* Information provided
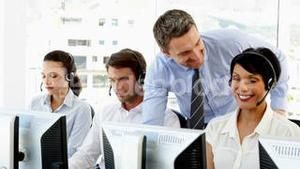 Manager checking on call centre employees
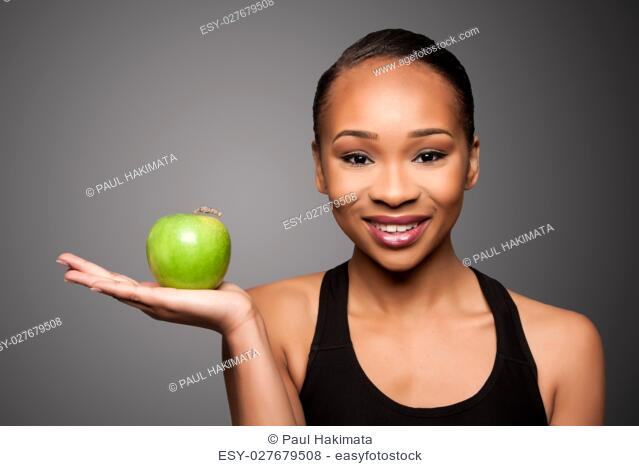 Beautiful healthy happy smiling black asian woman with apple in hand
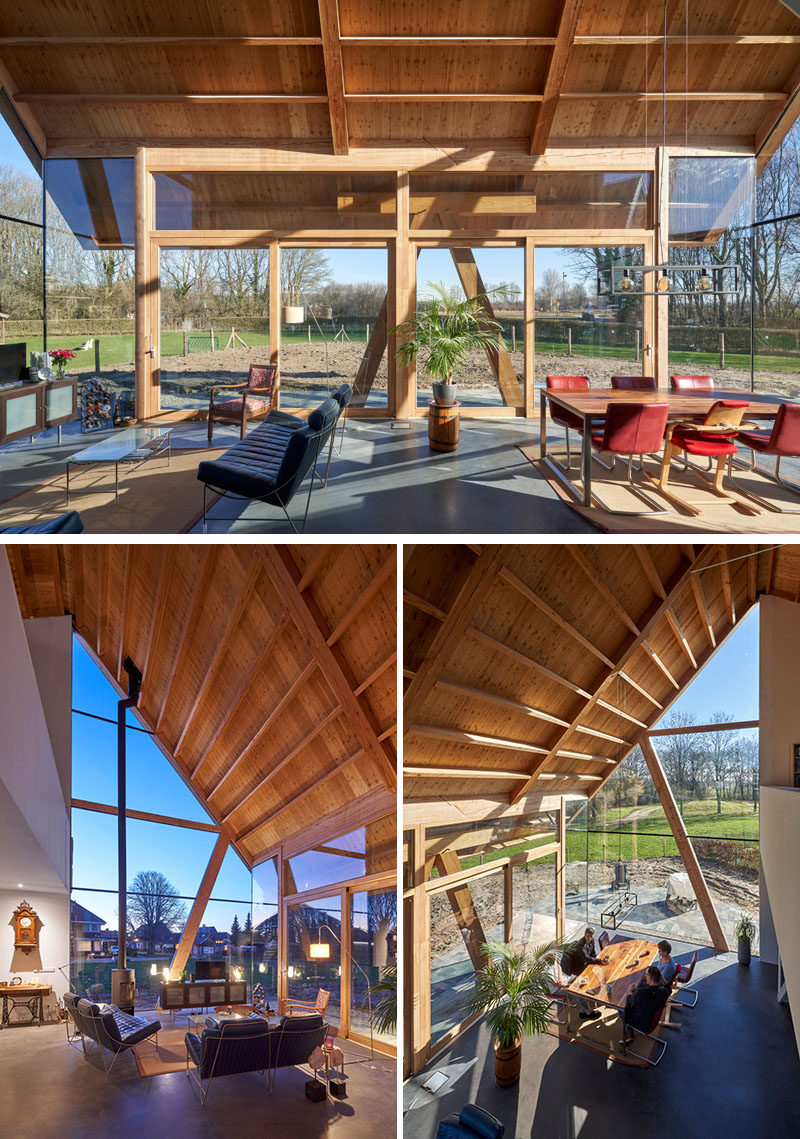 Inside this modern barn-style house, the high gable roof allows plenty of natural light to flood the interior of the home through floor-to-ceiling windows on three sides of the open plan living room and dining room. #Windows #Architecture #WoodCeiling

* Brief
Everything above except the pictures must be restated exactly.

* Response below
 Manager checking on call centre employees
 Beautiful healthy happy smiling black asian woman with apple in hand
 Inside this modern barn-style house, the high gable roof allows plenty of natural light to flood the interior of the home through floor-to-ceiling windows on three sides of the open plan living room and dining room. #Windows #Architecture #WoodCeiling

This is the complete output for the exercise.